> FRAGMENTO DEL DOCUMENTO:
'''

El silencio de las termitas

El estreno en el Filarmónica del ciclo "La Escena Contemporánea"

Titzina abrió en el Filarmónica el ciclo "La Escena Contemporánea" y lo hizo e con la conmovedora "Distancia siete minutos", que lleva desde 2013 cosechando éxitos por toda España. El sello de la compañía es inconfundible. Su depurada técnica de creación, al igual que el buen vino, requiere maduración y tiempo. La documentación, el trabajo de campo y las pertinentes improvisaciones en la sala de ensayos suponen una larga gestación. No es de extrañar que en sus quince años de vida sólo haya producido cuatro espectáculos. Así el espectador saborea el resultado y lo agradece.

Una música emotiva y una grabación de la NASA nos informan de la misión espacial "Curiosity", que incluye un robot para explorar Marte. Al mismo tiempo, el 15 de abril de 2004, ocho millones de personas se quitaban la vida, incluida la madre del protagonista, un juez de 40 años afectado por una plaga de termitas, que debe abandonar su casa por unos días y se refugia en el hogar paterno. En la pieza hay dos viajes, uno exterior, de estratosfera, y otro interior, de un ser que busca la felicidad y no la encuentra. El gusto de Titzina por los nombres parlantes no pasa desapercibido, desde el propio nombre de la compañía, adaptación del término "silencio" en croata, hasta el robot Curiosity o el susodicho juez, que irónicamente se llama Félix y dista mucho de ser feliz. La madre muerta, Pilar, es la base de las difíciles relaciones padre-hijo.

'''

Prosigue la reseña teatral sobre «Distancia siete minutos» a partir de su última oración.

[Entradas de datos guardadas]
'''

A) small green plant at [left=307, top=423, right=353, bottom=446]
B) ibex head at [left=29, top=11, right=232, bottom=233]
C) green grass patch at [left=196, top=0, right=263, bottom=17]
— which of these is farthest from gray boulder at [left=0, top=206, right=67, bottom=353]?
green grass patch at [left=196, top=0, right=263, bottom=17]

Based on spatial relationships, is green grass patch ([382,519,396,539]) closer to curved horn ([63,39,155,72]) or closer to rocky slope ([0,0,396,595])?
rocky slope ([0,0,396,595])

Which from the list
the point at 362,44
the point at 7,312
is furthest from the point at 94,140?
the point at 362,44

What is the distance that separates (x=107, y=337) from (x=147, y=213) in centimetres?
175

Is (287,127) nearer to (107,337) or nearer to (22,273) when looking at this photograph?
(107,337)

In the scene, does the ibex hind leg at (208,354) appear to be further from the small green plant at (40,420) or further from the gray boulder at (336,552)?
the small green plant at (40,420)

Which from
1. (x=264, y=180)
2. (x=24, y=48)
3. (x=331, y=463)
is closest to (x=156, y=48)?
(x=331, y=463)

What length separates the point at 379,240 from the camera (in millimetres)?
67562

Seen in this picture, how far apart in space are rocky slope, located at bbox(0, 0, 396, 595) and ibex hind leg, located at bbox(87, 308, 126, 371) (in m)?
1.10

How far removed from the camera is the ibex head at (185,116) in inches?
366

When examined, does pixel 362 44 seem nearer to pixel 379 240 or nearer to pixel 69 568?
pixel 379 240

'''

> RESULTADO DEL EJERCICIO:
Dos mesas practicables, un sofá y un eficaz juego de fundidos les son más que suficientes para crear los distintos ambientes. La dramaturgia configura una rápida sucesión de escenas en dos planos: la casa y el juzgado. La acertada interpretación de Diego Lorca, en el papel del juez abrumado por el sinsentido de las pequeñas causas cotidianas, tiene su contrapunto en la versatilidad apabullante de Pako Merino, que se transforma en un sinfín de personajes distintos, sin ninguna caracterización externa, con un mero cambio de postura corporal o registro de voz. Aquí es donde el espectáculo consigue sus momentos más cómicos, con el borracho faltón amnésico, la maruja rencorosa, el fartón moroso, el ladrón de carros de supermercado a rebosar o el divorciado irreductible, que trabajados desde la más absoluta verdad alcanzan altas cotas de absurdo.

El eje de la historia son los problemas de relación paternofilial. Reproches, soledad e incomunicación que sobrepasan el conflicto generacional. Otro de los grandes personajes de Merino es el padre de Félix, hombre huraño, y de pocas palabras (hilarante la disertación sobre las variedades de manzana evitando hablar de la madre), que en su afán controlador y posesivo pierde a los seres que más quiere.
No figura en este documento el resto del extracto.